Steven Bethard wrote:
Just to clarify here, the only time code raising a StopIteration will cause a for-loop to exit silently is if the StopIteration is raised in an __iter__ method, e.g.:

That was a little imprecise. What I should have said is "the only time code raising a StopIteration will cause a for-loop to exit silently is if the StopIteration is raised in the code that is executed under the iteration protocol."
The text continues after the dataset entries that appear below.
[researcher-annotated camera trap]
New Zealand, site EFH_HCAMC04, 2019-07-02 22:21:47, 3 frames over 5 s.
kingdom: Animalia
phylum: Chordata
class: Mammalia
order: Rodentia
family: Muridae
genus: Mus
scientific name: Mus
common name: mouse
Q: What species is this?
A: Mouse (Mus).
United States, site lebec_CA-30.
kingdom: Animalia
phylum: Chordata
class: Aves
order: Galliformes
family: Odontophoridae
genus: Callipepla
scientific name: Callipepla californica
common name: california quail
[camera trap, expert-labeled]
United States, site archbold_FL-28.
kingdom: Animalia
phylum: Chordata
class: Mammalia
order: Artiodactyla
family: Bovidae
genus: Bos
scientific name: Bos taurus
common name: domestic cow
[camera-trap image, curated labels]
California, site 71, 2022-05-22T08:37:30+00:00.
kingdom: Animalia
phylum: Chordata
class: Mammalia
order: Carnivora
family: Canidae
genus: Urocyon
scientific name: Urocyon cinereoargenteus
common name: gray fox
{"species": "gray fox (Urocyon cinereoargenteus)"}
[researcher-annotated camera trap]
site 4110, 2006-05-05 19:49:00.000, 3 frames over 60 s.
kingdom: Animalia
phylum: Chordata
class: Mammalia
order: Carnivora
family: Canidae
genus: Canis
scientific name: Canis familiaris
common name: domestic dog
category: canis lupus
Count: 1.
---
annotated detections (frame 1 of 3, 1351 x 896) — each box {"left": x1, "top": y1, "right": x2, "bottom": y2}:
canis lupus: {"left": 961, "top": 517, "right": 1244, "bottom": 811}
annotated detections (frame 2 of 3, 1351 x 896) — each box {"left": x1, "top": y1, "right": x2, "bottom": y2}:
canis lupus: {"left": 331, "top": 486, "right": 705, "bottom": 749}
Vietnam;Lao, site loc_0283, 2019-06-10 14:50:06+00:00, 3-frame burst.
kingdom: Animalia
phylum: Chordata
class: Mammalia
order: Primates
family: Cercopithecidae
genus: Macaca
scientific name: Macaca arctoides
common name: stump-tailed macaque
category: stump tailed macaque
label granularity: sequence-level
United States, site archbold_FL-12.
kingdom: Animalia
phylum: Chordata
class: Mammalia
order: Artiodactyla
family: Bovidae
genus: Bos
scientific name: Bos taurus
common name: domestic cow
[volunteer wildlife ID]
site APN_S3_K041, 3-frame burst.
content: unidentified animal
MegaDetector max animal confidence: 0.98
So, using the legacy iterator protocol:

>>> class C:
...     def __getitem__(self, index):
...         if index > 3:
...             raise IndexError
...         if index == 1:
...             raise StopIteration
...         return index
...
>>> for i in C():
...     print i
...
0

Or using a separate iterator object:

>>> class C(object):
...     def __iter__(self):
...         return I()
...
>>> class I(object):
...     def __init__(self):
...         self.count = -1
...     def next(self):
...         self.count += 1
...         if self.count == 1:
...             raise StopIteration
...         return self.count
...
>>> for i in C():
...     print i
...
0

Or using a generator to create the iterator object:

>>> class C(object):
...     def __iter__(self):
...         for i in range(3):
...             if i == 1:
...                 raise StopIteration
...             yield i
...
>>> for i in C():
...     print i
...
0

Basically, each of these raises a StopIteration in the equivalent of the .next method. If a function that raises a StopIteration is put into any of the places where my code says 'raise StopIteration', then that StopIteration will silently terminate the loop.

I don't believe there should be any other places where raising a StopIteration would silently terminate a loop.